Industry Demands Solution
by Jeff Barnard
GRANTS PASS, Ore. -- The wind energy industry is demanding that the Bonneville Power Administration fix problems that have forced the shut-off of Northwest wind generators while hydroelectric dams fill the grid with power produced from a heavy spring runoff.
The complaints voiced by the American Wind Energy Association and U.S. Rep.
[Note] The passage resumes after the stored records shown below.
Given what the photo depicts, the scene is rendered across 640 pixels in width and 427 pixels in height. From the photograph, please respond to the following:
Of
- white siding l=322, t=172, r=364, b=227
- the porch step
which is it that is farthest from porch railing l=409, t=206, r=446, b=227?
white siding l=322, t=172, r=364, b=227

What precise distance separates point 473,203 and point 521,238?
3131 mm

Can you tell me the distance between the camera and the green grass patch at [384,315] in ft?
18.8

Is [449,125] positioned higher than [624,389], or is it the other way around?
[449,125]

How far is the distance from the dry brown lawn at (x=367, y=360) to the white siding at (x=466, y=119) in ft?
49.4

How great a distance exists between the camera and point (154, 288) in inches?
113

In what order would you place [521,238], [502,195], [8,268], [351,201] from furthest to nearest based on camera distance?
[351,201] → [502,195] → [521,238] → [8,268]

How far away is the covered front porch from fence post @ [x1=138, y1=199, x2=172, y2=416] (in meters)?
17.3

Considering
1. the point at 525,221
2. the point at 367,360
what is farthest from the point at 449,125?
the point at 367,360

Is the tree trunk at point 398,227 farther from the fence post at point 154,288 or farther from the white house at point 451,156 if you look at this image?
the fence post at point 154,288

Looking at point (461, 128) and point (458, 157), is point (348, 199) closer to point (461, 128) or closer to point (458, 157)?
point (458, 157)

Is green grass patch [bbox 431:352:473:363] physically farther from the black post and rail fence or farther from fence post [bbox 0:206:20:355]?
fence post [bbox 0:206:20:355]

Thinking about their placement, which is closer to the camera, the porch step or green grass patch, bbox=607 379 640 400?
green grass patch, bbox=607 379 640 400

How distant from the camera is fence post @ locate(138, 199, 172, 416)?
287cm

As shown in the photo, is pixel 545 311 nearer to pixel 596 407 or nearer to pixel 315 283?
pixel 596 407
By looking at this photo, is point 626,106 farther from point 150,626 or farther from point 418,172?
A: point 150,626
Earl Blumenauer, D-Ore., at a wind energy conference in Anaheim, Calif., illustrate the problems green energy faces as it grows and tries to merge into a power system that is not ready to fully exploit it.
The conflict was generated by the highest spring runoff since 1997 in the Columbia Basin, where Bonneville markets power from 31 federally owned hydroelectric dams, providing about a third of the power for the Northwest.
"The reason we are in this situation is we connected wind to our system as fast as any utility in the country," Bonneville spokesman Michael Milstein said. "The reality is that when both these power sources are being fueled by nature, we can't always control the volume we get out of it."
Blumenauer complained that Bonneville hasn't done enough yet with $2 billion in federal stimulus funding to expand transmission lines, and has not adopted solutions identified in a 2007 report for the Northwest Power and Conservation Council on ways to store wind energy at times it is not needed.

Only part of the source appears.